[Collected data]
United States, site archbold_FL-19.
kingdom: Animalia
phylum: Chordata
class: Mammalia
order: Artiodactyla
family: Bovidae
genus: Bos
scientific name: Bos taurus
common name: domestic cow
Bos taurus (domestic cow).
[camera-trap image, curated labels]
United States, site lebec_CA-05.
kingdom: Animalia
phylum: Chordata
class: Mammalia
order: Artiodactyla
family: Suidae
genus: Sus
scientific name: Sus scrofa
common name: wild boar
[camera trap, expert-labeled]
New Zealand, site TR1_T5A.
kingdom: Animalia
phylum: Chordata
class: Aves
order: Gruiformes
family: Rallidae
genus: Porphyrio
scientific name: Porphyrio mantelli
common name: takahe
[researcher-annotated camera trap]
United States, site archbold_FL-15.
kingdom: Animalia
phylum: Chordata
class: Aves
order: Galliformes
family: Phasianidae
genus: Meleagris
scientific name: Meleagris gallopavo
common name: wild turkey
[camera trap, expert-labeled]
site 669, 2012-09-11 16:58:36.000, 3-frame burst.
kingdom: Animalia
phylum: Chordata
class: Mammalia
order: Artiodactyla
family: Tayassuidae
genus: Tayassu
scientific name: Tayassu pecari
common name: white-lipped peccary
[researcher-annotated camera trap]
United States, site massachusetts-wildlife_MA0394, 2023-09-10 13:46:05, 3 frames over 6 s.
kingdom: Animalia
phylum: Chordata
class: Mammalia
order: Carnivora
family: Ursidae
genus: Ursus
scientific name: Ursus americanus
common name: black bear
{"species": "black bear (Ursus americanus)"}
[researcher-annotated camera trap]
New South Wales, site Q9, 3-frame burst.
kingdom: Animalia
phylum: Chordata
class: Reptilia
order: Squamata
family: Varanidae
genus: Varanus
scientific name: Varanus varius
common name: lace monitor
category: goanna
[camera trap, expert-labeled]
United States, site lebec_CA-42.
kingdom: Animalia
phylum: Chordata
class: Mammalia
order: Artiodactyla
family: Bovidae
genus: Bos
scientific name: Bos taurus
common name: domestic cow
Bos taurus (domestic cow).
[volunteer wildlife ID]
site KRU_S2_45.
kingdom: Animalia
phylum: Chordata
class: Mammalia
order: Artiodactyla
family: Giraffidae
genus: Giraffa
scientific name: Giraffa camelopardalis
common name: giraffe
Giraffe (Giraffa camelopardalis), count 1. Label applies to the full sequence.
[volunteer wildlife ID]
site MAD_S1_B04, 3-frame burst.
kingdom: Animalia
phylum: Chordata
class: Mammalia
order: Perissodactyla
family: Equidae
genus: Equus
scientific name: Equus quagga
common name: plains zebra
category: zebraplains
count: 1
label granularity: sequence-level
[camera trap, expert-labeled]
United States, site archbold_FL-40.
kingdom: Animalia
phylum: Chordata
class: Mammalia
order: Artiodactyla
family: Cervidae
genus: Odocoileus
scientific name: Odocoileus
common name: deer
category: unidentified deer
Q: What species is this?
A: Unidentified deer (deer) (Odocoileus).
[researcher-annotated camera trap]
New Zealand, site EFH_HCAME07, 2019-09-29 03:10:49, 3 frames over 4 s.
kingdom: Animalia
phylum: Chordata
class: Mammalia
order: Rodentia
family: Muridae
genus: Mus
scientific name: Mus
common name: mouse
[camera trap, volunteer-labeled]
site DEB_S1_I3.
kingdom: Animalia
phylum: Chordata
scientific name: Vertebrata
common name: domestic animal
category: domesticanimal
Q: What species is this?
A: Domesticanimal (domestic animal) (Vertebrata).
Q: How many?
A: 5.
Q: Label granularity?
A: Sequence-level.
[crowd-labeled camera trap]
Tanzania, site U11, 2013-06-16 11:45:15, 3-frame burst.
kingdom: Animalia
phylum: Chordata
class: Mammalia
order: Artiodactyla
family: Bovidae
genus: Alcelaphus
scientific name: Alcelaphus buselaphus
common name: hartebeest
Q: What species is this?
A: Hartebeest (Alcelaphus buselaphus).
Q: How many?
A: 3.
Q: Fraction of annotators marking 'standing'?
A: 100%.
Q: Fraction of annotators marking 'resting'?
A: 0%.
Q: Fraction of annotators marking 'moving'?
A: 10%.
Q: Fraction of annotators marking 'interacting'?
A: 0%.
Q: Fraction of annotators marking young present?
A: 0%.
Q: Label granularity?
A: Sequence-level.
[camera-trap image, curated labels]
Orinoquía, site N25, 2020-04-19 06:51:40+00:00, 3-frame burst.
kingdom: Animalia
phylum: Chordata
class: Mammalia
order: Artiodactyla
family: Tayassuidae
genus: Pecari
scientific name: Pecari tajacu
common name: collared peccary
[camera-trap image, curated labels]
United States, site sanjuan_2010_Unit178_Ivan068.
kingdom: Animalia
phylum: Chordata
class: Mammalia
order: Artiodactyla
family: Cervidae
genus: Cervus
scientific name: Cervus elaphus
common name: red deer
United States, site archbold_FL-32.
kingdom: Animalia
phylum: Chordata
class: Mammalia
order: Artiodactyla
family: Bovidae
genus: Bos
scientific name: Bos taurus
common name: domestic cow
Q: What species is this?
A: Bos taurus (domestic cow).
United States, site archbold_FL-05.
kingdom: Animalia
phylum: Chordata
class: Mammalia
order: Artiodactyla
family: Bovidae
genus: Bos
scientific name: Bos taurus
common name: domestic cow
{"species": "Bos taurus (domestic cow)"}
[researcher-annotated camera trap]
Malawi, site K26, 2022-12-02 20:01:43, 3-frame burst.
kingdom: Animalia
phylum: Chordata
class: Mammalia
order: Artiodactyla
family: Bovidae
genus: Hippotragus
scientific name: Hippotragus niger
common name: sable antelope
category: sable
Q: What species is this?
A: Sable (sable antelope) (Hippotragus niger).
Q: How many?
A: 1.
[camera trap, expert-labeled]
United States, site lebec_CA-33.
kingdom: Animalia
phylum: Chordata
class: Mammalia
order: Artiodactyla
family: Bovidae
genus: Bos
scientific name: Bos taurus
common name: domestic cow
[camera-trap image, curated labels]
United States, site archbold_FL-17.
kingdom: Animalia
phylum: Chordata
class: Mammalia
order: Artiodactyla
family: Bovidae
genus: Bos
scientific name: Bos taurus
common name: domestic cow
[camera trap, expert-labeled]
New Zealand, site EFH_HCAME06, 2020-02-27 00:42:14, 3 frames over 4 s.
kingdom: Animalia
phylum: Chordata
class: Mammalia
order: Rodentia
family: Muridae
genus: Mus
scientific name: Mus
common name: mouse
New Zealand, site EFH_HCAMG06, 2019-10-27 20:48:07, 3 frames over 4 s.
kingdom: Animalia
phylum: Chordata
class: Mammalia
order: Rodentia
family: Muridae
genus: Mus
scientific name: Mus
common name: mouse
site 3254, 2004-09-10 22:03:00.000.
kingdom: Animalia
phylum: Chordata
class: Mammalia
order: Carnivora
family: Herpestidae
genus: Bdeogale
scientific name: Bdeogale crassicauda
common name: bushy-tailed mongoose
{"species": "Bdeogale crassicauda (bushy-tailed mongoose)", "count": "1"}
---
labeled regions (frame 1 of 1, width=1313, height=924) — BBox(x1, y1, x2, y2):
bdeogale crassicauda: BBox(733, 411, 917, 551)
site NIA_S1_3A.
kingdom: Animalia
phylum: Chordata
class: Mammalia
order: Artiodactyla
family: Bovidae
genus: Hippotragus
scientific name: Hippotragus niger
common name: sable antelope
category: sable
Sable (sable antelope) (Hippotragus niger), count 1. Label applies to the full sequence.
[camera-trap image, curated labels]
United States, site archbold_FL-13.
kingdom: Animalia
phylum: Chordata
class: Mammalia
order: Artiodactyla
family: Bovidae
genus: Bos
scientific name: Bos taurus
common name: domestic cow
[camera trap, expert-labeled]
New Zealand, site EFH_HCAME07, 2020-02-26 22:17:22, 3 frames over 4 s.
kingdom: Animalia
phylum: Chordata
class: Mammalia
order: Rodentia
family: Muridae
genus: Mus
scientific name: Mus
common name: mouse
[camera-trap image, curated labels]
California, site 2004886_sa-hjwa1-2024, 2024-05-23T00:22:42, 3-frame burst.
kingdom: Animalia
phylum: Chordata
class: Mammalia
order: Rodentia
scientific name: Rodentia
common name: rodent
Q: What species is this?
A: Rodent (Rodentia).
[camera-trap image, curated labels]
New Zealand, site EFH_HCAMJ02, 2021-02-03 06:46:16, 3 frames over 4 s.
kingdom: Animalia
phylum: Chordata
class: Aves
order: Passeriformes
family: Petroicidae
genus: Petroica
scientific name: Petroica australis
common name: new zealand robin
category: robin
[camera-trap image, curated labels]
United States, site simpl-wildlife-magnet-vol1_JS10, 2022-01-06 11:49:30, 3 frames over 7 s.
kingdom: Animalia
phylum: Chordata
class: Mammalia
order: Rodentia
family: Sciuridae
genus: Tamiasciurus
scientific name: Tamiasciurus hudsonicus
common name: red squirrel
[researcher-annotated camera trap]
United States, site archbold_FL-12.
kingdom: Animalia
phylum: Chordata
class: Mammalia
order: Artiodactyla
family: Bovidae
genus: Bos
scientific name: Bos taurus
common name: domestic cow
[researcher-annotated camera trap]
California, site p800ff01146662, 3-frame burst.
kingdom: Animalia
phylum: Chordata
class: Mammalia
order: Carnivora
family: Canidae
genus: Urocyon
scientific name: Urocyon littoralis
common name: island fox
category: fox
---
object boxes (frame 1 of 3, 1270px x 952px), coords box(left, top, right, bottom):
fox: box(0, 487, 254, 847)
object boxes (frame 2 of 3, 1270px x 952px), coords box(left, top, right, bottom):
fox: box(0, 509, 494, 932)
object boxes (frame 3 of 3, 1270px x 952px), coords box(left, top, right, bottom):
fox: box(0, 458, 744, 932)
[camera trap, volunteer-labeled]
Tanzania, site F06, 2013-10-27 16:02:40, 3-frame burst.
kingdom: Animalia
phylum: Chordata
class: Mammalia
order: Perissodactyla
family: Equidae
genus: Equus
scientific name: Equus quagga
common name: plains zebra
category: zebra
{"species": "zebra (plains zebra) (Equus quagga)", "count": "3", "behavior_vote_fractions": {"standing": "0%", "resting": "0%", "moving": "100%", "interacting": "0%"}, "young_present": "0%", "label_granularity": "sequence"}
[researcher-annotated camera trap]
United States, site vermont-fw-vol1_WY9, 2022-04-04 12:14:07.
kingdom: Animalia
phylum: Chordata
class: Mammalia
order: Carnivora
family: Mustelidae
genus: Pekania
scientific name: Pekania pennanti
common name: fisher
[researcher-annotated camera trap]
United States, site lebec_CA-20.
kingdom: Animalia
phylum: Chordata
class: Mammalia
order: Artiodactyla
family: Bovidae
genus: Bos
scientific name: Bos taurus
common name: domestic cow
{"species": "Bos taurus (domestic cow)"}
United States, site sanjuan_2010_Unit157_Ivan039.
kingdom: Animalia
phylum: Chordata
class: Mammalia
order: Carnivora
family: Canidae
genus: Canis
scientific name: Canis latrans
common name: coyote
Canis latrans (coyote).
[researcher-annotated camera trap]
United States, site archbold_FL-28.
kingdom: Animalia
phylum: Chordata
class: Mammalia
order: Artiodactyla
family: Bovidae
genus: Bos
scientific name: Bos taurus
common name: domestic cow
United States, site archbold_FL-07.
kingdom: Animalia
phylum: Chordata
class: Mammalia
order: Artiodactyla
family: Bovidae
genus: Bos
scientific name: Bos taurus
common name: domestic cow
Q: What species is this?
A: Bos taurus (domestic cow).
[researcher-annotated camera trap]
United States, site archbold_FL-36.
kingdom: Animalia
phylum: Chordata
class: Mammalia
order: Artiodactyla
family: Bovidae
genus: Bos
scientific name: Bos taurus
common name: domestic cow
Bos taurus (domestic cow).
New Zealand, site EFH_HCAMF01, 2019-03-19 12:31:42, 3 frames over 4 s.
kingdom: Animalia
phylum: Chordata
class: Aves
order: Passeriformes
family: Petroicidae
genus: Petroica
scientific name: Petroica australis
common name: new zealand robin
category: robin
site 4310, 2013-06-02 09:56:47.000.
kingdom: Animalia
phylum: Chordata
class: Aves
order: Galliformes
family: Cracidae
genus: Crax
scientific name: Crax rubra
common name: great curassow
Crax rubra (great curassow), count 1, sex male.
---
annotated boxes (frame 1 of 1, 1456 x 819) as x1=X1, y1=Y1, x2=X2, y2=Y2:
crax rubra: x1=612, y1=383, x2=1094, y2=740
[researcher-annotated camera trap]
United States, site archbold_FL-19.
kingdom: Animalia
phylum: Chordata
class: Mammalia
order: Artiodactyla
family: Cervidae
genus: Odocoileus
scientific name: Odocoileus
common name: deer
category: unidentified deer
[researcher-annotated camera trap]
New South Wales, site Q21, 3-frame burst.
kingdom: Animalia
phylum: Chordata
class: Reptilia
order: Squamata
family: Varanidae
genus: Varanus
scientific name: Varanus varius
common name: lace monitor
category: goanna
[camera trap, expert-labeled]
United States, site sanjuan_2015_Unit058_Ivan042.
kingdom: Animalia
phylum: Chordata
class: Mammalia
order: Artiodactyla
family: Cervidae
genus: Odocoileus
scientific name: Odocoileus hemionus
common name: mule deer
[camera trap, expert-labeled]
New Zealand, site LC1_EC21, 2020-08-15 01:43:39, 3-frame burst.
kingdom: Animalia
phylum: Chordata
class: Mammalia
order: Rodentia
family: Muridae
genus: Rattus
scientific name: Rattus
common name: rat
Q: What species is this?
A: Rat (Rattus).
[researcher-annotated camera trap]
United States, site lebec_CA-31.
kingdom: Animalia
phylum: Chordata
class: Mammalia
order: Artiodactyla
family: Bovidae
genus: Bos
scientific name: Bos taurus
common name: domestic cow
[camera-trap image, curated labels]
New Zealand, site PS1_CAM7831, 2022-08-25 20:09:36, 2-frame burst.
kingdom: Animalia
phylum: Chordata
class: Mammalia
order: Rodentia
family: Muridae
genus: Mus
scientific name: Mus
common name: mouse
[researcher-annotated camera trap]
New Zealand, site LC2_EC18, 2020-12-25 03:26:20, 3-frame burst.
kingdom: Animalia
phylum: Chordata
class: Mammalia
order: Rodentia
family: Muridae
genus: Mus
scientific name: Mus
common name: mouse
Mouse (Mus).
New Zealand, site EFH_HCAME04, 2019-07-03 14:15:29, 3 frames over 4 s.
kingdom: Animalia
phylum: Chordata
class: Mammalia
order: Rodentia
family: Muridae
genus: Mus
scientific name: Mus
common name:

Task: For each line in the entries that holds "frames", return that line.

Solved problem:
United States, site massachusetts-wildlife_MA0394, 2023-09-10 13:46:05, 3 frames over 6 s.
New Zealand, site EFH_HCAME07, 2019-09-29 03:10:49, 3 frames over 4 s.
New Zealand, site EFH_HCAME06, 2020-02-27 00:42:14, 3 frames over 4 s.
New Zealand, site EFH_HCAMG06, 2019-10-27 20:48:07, 3 frames over 4 s.
New Zealand, site EFH_HCAME07, 2020-02-26 22:17:22, 3 frames over 4 s.
New Zealand, site EFH_HCAMJ02, 2021-02-03 06:46:16, 3 frames over 4 s.
United States, site simpl-wildlife-magnet-vol1_JS10, 2022-01-06 11:49:30, 3 frames over 7 s.
New Zealand, site EFH_HCAMF01, 2019-03-19 12:31:42, 3 frames over 4 s.
New Zealand, site EFH_HCAME04, 2019-07-03 14:15:29, 3 frames over 4 s.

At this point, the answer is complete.